For each PAC setting, the magnitude of the effects by condition would vary because the new system’s relative weights are based on the average cost of stays across the four settings, and these differ from each setting’s relative weights. In addition, the volume of a condition can be low for an individual PAC setting, so the effects for a particular condition will be driven by the costs of the stays in the other PAC settings. Further, the incentives of the current PPS and the provider behavior they have encouraged differ by setting. Thus, for example, the effects for conditions that may involve the overprovision of therapy services are likely to vary by setting. In contrast, the effects are far more uniform for medically complex conditions.
"Within each setting, aggregate payments remain the same, but payments would be redistributed considerably across patient conditions."
The effects of redistributed payments on providers within a setting are relevant to the update discussion. Across providers, average payments would be redistributed based on the mix of patients a provider treats, how a provider’s costs compare with the average, and whether the provider typically furnishes rehabilitation therapy that is unrelated to their patients’ conditions (and not based on the provider’s characteristics, per se). Across each setting’s providers, the effects would be consistent by ownership (for profit vs. nonprofit) and type (hospital based vs. freestanding). Average payments would increase for nonprofit providers and hospital-based providers and decrease for for-profit facilities and freestanding providers. To be clear, these changes in payments reflect the mix of patients treated by these providers and their therapy practices, not the provider characteristics themselves. The redistributions would have the effect of raising payments to low-margin providers and lowering payments to high-margin providers.

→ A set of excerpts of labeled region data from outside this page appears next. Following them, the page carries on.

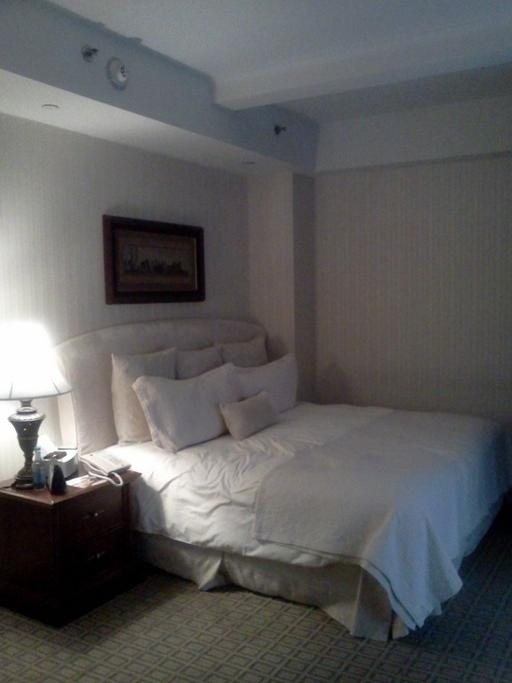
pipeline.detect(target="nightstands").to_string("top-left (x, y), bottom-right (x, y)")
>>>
top-left (1, 469), bottom-right (144, 631)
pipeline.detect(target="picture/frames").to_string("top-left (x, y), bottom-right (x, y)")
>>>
top-left (101, 214), bottom-right (208, 304)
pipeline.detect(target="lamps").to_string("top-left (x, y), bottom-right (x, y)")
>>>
top-left (0, 321), bottom-right (74, 490)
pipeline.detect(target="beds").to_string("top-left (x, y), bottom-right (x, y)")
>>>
top-left (48, 316), bottom-right (502, 618)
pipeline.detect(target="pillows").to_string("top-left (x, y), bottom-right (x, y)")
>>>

Three Benefits of Blending the Unified PAC PPS
Blending the unified PAC PPS and setting-specific relative weights has three benefits. First, it would start to correct the inequities of the current PPS, which create financial incentives for providers to favor treating certain conditions over others because the relative profitability of different conditions would narrow. Second, it would give providers even more time to adjust their practices to payments based on patient characteristics rather than the amount of rehabilitation services furnished or coding practices. Providers would have a financial incentive to change their therapy practices and align their costs with the blended payment even sooner than the full implementation of the unified PAC PPS because the changes encouraged by blended payments would be consistent with those that will be required to be successful under the new payment system. During the blending period, providers and CMS could learn important lessons applicable to the unified PAC PPS’s implementation. Last, because payments would be redistributed across conditions and the providers that treat them, policymakers would be less constrained in reducing payments to a level more closely aligned with the costs of care.